The belt went loose, and his jacket fell away, “Okay, I’ll get them. Come on.”
He had to help me out of the car, and then hold me up when my legs didn’t want to work. I tripped and almost fell on the stairs into the house, which only made my back ache more. By the time he pushed me into a chair in the kitchen, I was ready to cry like a baby from the pain.
“Can you lean forward?” he asked. I tried, and almost fell off the chair. He sighed, “All right. Stand up.” I did, and felt something cold slip between my skin and the zip-tie. A moment of pressure, and then it was off. He cut the other wrist free, raised my arm, and kissed the wrist, “You are going to have bruises. I feel like such an idiot. I have got to leave a knife in the car.”
“Later,” I mumbled, trying hard to concentrate through pain. “Meds?”
“Right.
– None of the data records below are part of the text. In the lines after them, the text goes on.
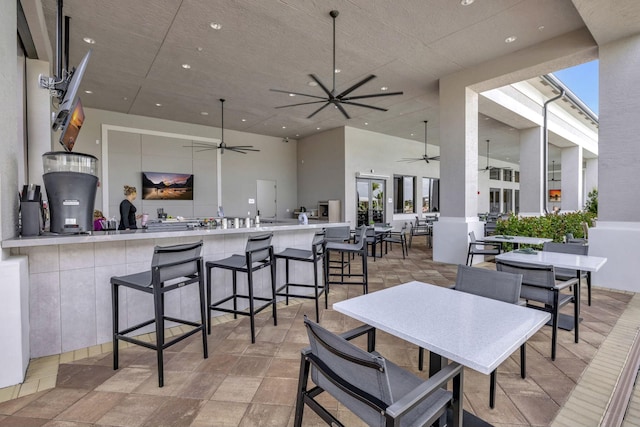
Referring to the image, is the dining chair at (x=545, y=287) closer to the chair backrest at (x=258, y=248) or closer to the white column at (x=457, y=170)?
the chair backrest at (x=258, y=248)

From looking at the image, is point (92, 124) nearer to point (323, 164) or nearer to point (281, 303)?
point (323, 164)

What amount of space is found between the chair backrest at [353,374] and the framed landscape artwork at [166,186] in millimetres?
8318

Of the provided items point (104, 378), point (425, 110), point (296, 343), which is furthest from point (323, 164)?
point (104, 378)

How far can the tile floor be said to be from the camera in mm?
1720

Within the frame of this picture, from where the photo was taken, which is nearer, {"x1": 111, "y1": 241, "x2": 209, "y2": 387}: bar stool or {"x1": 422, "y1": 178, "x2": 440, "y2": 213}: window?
{"x1": 111, "y1": 241, "x2": 209, "y2": 387}: bar stool

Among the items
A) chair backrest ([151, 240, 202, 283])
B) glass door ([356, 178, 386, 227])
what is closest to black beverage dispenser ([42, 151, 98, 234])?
chair backrest ([151, 240, 202, 283])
Sit.” He pushed me back into the chair, and walked away. Pills rattling, water running, and then he was back, tucking two pills into my hand and putting a glass into my other hand.
Deliverance. Better living through chemistry. I swallowed the pain killer and the muscle relaxant, and the countdown started. They worked very well. And I was usually unconscious within twenty minutes. It would be less tonight; I hadn’t eaten since lunch. I told Nick, and he groaned.
“So much for even getting any conversation tonight. All right. Bedtime.”
I remember taking my shoes off. The rest was a blur that faded into quiet, dreamless dark.